# [EXERCISE]
Exactly repeat the line that contains "Among these items", then every line after it up to and including the final line.

# [DATASET RECORDS]
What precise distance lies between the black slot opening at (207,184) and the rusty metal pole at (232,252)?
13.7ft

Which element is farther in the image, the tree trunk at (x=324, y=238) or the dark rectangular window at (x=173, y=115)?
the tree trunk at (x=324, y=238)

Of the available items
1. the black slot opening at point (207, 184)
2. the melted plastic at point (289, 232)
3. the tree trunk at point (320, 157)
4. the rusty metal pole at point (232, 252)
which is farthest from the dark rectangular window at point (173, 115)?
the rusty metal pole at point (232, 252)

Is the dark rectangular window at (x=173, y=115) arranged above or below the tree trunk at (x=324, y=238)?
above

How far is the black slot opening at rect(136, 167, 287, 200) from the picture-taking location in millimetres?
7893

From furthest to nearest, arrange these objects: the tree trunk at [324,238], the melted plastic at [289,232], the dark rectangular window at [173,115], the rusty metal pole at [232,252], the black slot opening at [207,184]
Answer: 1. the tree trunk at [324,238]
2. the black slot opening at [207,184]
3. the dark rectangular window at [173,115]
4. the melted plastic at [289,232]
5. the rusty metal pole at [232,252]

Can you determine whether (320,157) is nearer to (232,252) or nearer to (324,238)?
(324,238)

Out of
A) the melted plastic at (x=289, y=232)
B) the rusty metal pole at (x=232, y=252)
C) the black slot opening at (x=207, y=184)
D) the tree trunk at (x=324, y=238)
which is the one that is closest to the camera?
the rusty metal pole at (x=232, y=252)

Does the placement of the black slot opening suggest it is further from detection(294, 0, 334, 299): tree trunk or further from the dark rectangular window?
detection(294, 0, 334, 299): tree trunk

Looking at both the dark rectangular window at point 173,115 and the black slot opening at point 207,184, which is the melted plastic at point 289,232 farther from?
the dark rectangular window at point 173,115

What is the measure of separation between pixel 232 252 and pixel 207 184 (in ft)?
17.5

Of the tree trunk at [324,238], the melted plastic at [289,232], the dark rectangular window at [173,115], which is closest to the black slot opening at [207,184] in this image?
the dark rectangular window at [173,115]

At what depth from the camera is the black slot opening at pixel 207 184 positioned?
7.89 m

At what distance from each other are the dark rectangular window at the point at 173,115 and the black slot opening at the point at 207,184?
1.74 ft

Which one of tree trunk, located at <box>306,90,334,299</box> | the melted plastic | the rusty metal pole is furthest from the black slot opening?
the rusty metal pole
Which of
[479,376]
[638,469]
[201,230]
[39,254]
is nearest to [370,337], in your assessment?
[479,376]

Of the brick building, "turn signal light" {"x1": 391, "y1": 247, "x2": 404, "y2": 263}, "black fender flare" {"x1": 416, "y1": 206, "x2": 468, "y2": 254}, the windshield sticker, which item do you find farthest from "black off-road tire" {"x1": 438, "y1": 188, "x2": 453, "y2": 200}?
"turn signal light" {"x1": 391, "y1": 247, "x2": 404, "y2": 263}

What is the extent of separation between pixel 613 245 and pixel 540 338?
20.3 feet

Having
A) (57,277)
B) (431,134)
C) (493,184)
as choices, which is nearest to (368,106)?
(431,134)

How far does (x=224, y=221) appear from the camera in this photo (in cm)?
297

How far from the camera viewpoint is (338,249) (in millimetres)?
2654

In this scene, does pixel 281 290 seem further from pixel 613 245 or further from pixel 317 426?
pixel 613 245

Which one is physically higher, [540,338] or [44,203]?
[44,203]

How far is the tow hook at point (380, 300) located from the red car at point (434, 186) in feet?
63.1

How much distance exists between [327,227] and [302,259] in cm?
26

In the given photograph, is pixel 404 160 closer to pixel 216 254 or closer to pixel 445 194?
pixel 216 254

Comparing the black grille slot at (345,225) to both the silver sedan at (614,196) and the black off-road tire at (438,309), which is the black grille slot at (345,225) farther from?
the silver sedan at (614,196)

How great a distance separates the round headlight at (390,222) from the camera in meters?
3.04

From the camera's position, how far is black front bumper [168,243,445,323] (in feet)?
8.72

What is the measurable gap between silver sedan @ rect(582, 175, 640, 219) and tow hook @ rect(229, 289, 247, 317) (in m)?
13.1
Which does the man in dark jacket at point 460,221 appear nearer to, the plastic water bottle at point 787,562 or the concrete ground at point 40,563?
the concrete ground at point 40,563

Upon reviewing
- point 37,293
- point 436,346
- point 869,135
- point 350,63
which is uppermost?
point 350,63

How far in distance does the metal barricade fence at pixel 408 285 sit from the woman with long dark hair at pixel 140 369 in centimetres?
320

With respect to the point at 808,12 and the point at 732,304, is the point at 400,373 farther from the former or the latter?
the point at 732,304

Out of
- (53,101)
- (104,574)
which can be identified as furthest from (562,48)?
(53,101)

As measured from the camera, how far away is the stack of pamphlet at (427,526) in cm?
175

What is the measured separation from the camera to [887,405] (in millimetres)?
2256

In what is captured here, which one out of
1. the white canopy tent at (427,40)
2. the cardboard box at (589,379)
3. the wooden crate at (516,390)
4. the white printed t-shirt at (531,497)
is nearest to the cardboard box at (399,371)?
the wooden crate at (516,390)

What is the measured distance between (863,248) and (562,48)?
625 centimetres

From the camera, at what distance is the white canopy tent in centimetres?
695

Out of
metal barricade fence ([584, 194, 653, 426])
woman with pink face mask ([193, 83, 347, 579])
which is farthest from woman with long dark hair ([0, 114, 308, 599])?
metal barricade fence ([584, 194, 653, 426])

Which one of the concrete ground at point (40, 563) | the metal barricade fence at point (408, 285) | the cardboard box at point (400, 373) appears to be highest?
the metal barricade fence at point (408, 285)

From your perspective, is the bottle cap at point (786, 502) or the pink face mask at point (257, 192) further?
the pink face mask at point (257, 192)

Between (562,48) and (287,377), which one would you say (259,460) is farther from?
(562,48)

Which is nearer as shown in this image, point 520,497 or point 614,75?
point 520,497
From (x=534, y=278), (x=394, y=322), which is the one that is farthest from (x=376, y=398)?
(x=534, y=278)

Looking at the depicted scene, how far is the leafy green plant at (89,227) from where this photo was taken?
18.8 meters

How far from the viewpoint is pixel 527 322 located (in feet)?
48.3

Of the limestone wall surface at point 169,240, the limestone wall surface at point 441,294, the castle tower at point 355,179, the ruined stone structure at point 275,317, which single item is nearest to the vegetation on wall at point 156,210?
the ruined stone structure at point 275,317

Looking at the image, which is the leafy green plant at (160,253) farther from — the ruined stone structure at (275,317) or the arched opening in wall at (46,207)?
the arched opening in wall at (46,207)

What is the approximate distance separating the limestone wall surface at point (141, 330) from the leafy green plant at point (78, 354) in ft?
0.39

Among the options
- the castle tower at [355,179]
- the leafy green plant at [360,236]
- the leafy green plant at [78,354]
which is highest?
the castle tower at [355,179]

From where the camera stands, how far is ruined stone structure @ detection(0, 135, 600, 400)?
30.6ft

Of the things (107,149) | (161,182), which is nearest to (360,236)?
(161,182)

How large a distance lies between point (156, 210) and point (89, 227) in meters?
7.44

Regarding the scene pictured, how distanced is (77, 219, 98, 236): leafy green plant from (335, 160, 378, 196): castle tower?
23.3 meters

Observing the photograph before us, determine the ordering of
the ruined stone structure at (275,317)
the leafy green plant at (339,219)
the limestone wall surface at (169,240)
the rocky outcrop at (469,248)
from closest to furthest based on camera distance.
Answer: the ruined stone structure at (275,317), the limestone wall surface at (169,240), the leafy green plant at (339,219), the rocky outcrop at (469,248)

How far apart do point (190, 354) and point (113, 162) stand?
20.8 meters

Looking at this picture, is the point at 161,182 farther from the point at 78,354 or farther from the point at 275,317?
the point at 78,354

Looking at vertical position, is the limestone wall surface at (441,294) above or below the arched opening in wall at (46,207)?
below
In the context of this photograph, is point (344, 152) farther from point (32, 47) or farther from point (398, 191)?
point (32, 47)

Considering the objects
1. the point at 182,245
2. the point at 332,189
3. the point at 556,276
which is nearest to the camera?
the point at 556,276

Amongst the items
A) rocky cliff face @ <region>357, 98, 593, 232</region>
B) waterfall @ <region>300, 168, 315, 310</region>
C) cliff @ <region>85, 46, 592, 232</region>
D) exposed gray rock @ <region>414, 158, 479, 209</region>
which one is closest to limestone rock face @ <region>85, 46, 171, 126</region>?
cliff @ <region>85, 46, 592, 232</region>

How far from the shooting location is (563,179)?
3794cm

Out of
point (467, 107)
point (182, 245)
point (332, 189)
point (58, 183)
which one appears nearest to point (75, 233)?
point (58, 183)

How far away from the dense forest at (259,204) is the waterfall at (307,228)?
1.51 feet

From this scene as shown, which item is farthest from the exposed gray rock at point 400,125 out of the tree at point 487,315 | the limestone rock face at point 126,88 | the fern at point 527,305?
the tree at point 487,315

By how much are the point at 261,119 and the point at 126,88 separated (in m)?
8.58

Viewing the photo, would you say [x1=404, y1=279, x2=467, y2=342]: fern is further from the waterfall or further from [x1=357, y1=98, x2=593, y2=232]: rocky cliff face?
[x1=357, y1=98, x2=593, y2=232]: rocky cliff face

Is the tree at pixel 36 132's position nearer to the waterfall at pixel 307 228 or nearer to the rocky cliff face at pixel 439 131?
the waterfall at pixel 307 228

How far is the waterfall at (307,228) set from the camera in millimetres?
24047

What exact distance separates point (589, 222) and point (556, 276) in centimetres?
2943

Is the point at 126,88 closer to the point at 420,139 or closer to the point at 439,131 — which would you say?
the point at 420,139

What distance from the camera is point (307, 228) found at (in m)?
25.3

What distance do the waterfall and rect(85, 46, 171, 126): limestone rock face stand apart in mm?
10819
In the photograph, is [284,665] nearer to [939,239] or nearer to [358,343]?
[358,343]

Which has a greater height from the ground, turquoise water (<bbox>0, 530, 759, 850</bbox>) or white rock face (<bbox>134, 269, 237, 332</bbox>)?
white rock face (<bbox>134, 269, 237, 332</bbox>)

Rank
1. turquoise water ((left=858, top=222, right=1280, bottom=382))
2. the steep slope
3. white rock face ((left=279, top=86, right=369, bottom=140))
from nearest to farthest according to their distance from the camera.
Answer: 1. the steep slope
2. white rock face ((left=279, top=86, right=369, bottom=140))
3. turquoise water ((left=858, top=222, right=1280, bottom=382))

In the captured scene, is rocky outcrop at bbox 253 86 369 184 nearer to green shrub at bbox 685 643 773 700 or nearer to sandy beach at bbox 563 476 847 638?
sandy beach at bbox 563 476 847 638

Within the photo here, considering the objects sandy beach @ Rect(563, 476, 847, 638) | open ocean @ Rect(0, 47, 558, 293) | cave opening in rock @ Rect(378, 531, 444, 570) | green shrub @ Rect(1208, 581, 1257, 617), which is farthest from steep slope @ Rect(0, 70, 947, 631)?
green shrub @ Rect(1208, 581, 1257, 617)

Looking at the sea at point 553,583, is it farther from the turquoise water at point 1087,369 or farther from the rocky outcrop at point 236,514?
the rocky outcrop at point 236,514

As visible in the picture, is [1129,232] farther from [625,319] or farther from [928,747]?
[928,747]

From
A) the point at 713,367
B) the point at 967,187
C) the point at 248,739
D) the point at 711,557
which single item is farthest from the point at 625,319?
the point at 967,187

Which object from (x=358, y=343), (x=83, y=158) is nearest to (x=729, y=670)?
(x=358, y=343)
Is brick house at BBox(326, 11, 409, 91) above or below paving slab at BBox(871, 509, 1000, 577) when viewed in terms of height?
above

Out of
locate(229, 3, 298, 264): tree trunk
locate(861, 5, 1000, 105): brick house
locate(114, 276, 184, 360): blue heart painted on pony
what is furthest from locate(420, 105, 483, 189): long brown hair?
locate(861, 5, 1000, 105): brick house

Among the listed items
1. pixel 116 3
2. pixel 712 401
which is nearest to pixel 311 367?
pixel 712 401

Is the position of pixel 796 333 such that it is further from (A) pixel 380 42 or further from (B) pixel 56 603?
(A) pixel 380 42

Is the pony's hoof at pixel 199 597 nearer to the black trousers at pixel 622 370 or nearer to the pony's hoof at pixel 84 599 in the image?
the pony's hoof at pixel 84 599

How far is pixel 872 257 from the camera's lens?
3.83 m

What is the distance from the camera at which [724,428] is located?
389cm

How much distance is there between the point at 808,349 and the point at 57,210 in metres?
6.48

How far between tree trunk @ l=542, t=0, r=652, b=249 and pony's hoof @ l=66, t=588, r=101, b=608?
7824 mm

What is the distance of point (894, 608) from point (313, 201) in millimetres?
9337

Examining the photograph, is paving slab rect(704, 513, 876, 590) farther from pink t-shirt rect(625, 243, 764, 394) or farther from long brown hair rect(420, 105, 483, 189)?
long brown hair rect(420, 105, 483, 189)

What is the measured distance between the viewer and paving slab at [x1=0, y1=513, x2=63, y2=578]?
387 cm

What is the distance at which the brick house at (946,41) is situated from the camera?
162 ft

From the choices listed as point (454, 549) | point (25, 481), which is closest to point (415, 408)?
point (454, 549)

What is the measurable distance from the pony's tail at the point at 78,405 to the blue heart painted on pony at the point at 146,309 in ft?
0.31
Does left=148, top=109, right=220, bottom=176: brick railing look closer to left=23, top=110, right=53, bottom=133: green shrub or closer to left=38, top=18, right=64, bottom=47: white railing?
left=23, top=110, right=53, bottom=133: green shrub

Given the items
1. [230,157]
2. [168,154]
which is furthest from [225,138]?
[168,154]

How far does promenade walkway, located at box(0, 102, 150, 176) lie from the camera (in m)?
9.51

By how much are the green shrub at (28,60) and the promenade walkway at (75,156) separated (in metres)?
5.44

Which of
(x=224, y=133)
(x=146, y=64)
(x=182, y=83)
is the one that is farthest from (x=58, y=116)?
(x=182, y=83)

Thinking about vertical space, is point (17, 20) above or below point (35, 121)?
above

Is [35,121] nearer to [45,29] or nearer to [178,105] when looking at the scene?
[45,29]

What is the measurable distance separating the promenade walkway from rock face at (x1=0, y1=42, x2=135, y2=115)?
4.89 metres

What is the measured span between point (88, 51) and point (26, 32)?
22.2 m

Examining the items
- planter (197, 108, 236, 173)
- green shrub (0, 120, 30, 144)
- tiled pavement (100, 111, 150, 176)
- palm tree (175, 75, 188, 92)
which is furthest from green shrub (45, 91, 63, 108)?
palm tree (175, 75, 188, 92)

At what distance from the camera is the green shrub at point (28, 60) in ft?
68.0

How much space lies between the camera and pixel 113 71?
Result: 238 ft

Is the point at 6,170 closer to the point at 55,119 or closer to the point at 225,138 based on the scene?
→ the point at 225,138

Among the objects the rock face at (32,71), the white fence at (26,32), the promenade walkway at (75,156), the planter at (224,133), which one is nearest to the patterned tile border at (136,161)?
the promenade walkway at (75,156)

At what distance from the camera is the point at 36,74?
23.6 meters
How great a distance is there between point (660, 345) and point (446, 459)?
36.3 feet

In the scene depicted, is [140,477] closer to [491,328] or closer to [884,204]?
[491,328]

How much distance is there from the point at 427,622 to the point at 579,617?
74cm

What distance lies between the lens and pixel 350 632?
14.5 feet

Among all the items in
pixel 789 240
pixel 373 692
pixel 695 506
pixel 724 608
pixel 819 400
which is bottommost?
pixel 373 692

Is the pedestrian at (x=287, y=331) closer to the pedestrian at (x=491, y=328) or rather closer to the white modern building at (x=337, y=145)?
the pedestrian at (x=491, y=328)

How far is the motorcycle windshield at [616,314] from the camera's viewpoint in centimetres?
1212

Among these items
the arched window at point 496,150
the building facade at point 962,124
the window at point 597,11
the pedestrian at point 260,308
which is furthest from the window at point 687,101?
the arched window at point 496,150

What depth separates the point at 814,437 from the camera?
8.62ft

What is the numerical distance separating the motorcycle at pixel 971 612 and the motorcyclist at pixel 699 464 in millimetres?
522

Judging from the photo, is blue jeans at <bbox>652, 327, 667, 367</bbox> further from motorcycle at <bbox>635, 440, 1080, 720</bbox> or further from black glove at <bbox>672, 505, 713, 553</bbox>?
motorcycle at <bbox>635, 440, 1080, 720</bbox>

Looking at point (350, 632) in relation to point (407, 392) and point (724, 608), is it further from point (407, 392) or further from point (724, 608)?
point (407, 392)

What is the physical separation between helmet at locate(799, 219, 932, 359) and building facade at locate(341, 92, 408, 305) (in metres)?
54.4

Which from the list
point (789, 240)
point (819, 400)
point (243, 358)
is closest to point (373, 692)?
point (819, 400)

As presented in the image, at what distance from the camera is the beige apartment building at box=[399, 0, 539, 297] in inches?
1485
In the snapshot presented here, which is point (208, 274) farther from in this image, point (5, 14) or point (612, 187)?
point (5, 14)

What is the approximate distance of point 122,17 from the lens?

# [WRITTEN RESPONSE]
Among these items
the arched window at point 496,150
the building facade at point 962,124
the window at point 597,11
the pedestrian at point 260,308
which is furthest from the window at point 687,101?
the arched window at point 496,150

What depth separates the point at 814,437 from the camera?
8.62ft

What is the numerical distance separating the motorcycle at pixel 971 612 and the motorcyclist at pixel 699 464 in millimetres?
522

Judging from the photo, is blue jeans at <bbox>652, 327, 667, 367</bbox> further from motorcycle at <bbox>635, 440, 1080, 720</bbox> or further from black glove at <bbox>672, 505, 713, 553</bbox>?
motorcycle at <bbox>635, 440, 1080, 720</bbox>

Looking at point (350, 632) in relation to point (407, 392) and point (724, 608), is it further from point (407, 392) or further from point (724, 608)?
point (407, 392)

What is the physical separation between helmet at locate(799, 219, 932, 359) and building facade at locate(341, 92, 408, 305) (in metres)?
54.4

Which from the list
point (789, 240)
point (819, 400)
point (243, 358)
is closest to point (373, 692)?
point (819, 400)

As presented in the image, at what distance from the camera is the beige apartment building at box=[399, 0, 539, 297] in inches?
1485
In the snapshot presented here, which is point (208, 274) farther from in this image, point (5, 14) or point (612, 187)?
point (5, 14)

What is the approximate distance of point 122,17 from the lens?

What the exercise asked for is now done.